Fragmento de origen
══════════════════════════════
En paralelo, el gobierno no perdió su tiempo. En mayo convocó a una Asamblea Constituyente. Lo hacía a sabiendas de que en dos meses podía contar con un nuevo poder electo en cuya formación solo participarían sus adictos e incondicionales. Maduro necesitaba un punto de apoyo para inhabilitar al parlamento y comenzar a imponer la fuerza material en su favor.


Unificada la capacidad coercitiva del Estado en manos del chavismo, la oposición empezó a sentir que la convocatoria a la Asamblea Constituyente le ponía un plazo de vencimiento a sus acciones. Ese plazo llegó el 4 de agosto, día en el que dicho cónclave comenzó a sesionar. A partir de ahí, vivimos una consolidación del chavismo como fuerza que se impone a toda disidencia interna y que aspira a convertir en norma vinculante lo que decida en atención a sus motivaciones propias. La oposición teme que en su país se aplique el modelo cubano que en dos años más cumplirá seis décadas de vigencia.


Hoy, en Venezuela Maduro vive su momento estrella. Se ha impuesto al grado de que la oposición que se mantuvo unida tantos años, ha comenzado a fracturarse. Las calles están vacías, el Congreso ya no tiene poder de hacer nada y la llamada Mesa de la Unidad Democrática (MUD) se ha pronunciado por participar en las siguientes elecciones para gobernadores a ser celebradas en diciembre. Otros partidos de dicho frente han calificado el uso de esta carta como una “traición”. Así lo ha dicho Ana Corina Machado de “Vente Venezuela”.


¿Qué aprendimos de esta crisis? Veamos cuáles fueron las tres premisas más erradas de la oposición.


1. Hubo Golpe


La narrativa del Golpe de Estado es muy común en Venezuela. Cada posible transgresión a un orden considerado como satisfactorio es calificado automáticamente como tal. Ambos bandos cayeron en la tentación de calificar al otro como “golpista”, sin embargo solo la oposición mantuvo el argumento de forma sostenida.


No podía hacer otra cosa. Lo necesitaba para que la OEA pudiese aplicar la llamada carta democrática, es decir, la suspensión de Venezuela del organismo, tal como se hizo con Honduras en 2009. Entonces, a fin de inflar una campaña internacional de aislamiento del gobierno de Maduro, la oposición pecó en el plano interno. Hacia fuera, el discurso sobre el golpe pudo haber funcionado, pero hacia adentro se reveló impotente.
══════════════════════════════
Entradas extraídas
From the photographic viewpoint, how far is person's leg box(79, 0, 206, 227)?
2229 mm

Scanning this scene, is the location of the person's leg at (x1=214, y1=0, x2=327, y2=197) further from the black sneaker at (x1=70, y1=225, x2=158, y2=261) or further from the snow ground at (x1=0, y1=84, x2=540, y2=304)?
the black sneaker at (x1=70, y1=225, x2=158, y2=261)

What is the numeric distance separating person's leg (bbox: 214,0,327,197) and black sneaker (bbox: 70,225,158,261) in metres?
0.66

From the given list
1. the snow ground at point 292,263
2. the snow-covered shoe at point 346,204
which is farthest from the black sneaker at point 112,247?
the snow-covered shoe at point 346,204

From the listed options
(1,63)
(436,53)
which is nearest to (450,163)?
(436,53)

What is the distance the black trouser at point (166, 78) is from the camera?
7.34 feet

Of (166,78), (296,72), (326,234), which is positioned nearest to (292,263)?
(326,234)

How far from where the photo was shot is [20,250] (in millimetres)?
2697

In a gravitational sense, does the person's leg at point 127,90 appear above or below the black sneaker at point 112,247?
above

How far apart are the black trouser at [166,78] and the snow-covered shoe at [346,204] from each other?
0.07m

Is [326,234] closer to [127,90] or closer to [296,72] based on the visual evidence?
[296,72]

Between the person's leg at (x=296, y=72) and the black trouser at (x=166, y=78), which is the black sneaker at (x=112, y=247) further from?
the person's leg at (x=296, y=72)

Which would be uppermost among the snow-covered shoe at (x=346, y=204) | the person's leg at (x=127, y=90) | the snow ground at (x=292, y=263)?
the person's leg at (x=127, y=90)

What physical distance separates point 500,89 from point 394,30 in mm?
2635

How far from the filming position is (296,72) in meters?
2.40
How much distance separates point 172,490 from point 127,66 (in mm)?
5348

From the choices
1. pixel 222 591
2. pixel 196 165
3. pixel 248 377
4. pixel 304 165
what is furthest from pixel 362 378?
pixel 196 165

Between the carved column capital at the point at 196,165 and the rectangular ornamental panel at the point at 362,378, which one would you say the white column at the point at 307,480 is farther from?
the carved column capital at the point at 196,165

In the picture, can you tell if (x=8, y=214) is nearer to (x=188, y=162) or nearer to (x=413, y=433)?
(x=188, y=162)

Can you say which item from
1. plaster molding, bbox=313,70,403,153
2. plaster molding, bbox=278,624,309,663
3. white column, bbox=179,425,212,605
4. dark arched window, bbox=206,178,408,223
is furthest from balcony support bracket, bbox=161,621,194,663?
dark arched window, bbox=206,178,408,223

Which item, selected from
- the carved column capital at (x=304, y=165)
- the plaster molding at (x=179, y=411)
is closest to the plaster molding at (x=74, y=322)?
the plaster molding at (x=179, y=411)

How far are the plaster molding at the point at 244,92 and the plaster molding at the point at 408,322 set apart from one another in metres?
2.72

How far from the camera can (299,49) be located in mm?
══════════════════════════════
Retos
**a)** Reproduce literalmente un tramo del fragmento sobre Venezuela. Empieza en las palabras que contienen "Hoy, en Venezuela" y detente después de "de la oposición.".
**b)** Enumera, en el orden en que aparecen, todas las referencias a meses, días concretos o años del calendario que menciona el fragmento sobre Venezuela.

Resultados por tarea
**a)**
Hoy, en Venezuela Maduro vive su momento estrella. Se ha impuesto al grado de que la oposición que se mantuvo unida tantos años, ha comenzado a fracturarse. Las calles están vacías, el Congreso ya no tiene poder de hacer nada y la llamada Mesa de la Unidad Democrática (MUD) se ha pronunciado por participar en las siguientes elecciones para gobernadores a ser celebradas en diciembre. Otros partidos de dicho frente han calificado el uso de esta carta como una “traición”. Así lo ha dicho Ana Corina Machado de “Vente Venezuela”.


¿Qué aprendimos de esta crisis? Veamos cuáles fueron las tres premisas más erradas de la oposición.

**b)**
- mayo
- 4 de agosto
- diciembre
- 2009